## Stored data:
[Start of Attachment]
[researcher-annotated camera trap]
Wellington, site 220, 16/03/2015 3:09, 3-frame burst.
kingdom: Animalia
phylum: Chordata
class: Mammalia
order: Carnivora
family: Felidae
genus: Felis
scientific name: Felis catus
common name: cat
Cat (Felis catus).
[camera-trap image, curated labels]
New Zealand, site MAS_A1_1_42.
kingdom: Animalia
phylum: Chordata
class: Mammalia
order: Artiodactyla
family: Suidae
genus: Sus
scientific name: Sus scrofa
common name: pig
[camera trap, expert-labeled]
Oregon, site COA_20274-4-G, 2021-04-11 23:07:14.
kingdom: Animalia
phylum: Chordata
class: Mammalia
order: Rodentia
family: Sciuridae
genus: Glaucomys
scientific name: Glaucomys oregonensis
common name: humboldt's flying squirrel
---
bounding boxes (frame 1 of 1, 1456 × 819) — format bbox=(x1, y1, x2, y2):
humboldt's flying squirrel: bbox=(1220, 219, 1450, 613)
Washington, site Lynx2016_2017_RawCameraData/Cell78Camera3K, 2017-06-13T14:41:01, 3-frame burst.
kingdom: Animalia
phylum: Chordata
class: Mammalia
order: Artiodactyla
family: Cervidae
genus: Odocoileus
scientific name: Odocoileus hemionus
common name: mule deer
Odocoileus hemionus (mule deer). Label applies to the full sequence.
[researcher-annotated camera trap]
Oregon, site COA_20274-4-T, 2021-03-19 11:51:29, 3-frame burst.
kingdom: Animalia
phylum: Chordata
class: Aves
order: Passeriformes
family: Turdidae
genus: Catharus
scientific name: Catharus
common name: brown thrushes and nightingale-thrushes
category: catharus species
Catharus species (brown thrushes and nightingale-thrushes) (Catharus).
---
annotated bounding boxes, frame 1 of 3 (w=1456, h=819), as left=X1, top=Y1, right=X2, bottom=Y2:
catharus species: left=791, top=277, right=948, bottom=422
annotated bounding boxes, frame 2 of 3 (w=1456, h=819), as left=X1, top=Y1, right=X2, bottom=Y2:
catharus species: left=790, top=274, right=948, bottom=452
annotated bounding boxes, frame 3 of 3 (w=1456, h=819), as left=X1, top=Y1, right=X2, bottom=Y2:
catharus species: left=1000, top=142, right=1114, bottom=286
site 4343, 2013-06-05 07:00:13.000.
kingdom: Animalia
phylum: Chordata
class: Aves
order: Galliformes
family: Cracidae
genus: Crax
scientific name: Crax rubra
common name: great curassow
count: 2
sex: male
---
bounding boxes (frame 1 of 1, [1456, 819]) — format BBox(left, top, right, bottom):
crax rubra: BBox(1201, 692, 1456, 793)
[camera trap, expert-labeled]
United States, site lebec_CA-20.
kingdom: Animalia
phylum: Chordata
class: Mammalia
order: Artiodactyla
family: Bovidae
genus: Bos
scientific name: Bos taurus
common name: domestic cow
[End of Attachment]
## What needs to be done:
Write the complete data out, exactly as above.

## Problem solution:
[researcher-annotated camera trap]
Wellington, site 220, 16/03/2015 3:09, 3-frame burst.
kingdom: Animalia
phylum: Chordata
class: Mammalia
order: Carnivora
family: Felidae
genus: Felis
scientific name: Felis catus
common name: cat
Cat (Felis catus).
[camera-trap image, curated labels]
New Zealand, site MAS_A1_1_42.
kingdom: Animalia
phylum: Chordata
class: Mammalia
order: Artiodactyla
family: Suidae
genus: Sus
scientific name: Sus scrofa
common name: pig
[camera trap, expert-labeled]
Oregon, site COA_20274-4-G, 2021-04-11 23:07:14.
kingdom: Animalia
phylum: Chordata
class: Mammalia
order: Rodentia
family: Sciuridae
genus: Glaucomys
scientific name: Glaucomys oregonensis
common name: humboldt's flying squirrel
---
bounding boxes (frame 1 of 1, 1456 × 819) — format bbox=(x1, y1, x2, y2):
humboldt's flying squirrel: bbox=(1220, 219, 1450, 613)
Washington, site Lynx2016_2017_RawCameraData/Cell78Camera3K, 2017-06-13T14:41:01, 3-frame burst.
kingdom: Animalia
phylum: Chordata
class: Mammalia
order: Artiodactyla
family: Cervidae
genus: Odocoileus
scientific name: Odocoileus hemionus
common name: mule deer
Odocoileus hemionus (mule deer). Label applies to the full sequence.
[researcher-annotated camera trap]
Oregon, site COA_20274-4-T, 2021-03-19 11:51:29, 3-frame burst.
kingdom: Animalia
phylum: Chordata
class: Aves
order: Passeriformes
family: Turdidae
genus: Catharus
scientific name: Catharus
common name: brown thrushes and nightingale-thrushes
category: catharus species
Catharus species (brown thrushes and nightingale-thrushes) (Catharus).
---
annotated bounding boxes, frame 1 of 3 (w=1456, h=819), as left=X1, top=Y1, right=X2, bottom=Y2:
catharus species: left=791, top=277, right=948, bottom=422
annotated bounding boxes, frame 2 of 3 (w=1456, h=819), as left=X1, top=Y1, right=X2, bottom=Y2:
catharus species: left=790, top=274, right=948, bottom=452
annotated bounding boxes, frame 3 of 3 (w=1456, h=819), as left=X1, top=Y1, right=X2, bottom=Y2:
catharus species: left=1000, top=142, right=1114, bottom=286
site 4343, 2013-06-05 07:00:13.000.
kingdom: Animalia
phylum: Chordata
class: Aves
order: Galliformes
family: Cracidae
genus: Crax
scientific name: Crax rubra
common name: great curassow
count: 2
sex: male
---
bounding boxes (frame 1 of 1, [1456, 819]) — format BBox(left, top, right, bottom):
crax rubra: BBox(1201, 692, 1456, 793)
[camera trap, expert-labeled]
United States, site lebec_CA-20.
kingdom: Animalia
phylum: Chordata
class: Mammalia
order: Artiodactyla
family: Bovidae
genus: Bos
scientific name: Bos taurus
common name: domestic cow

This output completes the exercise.